The FDA did, however, form a task force on CBD and marijuana products that will focus on legislative proposals for CBD. It will be co-chaired by FDA Principal Deputy Commissioner Amy Abernethy and Principal Associate Commissioner for Policy Lowell Schiller, according to Cowen & Co.
"FDA's public meeting on CBD hasn't yet offered any new conclusions on how the agency will regulate the industry. The agency is expected to continue enforcement discretion and step in when unsupported health claims are made," Cowen & Co. wrote in a May 31 report. "A flexible regulatory approach to legally allow CBD in food and supplements will likely require additional legislation to avoid a years-long rulemaking process."

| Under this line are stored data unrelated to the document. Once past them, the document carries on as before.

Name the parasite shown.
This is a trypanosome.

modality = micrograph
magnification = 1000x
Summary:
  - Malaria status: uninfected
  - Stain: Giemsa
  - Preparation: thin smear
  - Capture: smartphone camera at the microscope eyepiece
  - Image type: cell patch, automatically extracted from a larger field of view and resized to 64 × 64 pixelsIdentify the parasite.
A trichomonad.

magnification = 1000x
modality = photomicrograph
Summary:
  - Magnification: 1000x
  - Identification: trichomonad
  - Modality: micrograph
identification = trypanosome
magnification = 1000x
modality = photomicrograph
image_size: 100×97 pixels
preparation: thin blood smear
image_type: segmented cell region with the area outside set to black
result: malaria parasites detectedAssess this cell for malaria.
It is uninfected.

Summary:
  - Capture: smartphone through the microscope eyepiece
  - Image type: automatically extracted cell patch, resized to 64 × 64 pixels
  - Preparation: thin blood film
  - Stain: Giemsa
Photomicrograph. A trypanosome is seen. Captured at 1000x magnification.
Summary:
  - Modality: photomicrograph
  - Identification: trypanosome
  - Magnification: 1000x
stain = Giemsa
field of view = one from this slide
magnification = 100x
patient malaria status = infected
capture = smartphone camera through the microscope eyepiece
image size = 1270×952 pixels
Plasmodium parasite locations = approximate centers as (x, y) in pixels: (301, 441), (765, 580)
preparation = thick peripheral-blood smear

The FDA remains willing to take a flexible regulatory approach to foster the development of hemp products such as CBD. However, those actions will have to fit under the confines of current law and further legislation will likely be needed, Cowen & Co. said.
"In opening statements, Acting FDA Commissioner Ned Sharpless repeated the stance of his predecessor Scott Gottlieb — since there is now an FDA-approved drug with CBD as an active ingredient, current law stipulates that CBD cannot be added to food products sold across state lines or marketed as a dietary supplement," the firm reported.
So what does this mean for companies in the CBD space? Vivien Azer, director and senior research analyst at Cowen and Co., does not expect any immediate change.
"Given Sharpless' comments today, we do not envision a near-term change to CBD form factor availability from cannabis-based companies. While we think that companies will continue to focus on CBD vapor, topicals, and tinctures, the product offerings are unlikely to make health-based claims in order to stay off the FDA's radar," she said. "Further, companies will be restricted from developing CBD food and beverage products for interstate commerce."
She added, "while interstate commerce for food products would fall under the FDA's purview, we note that companies could still develop these products for intrastate commerce and operate within state borders that permit these products, albeit without scale benefits from interstate distribution which would likely prove expensive.
"As such, we think these products are more likely to originate from smaller, niche companies," Azer concluded.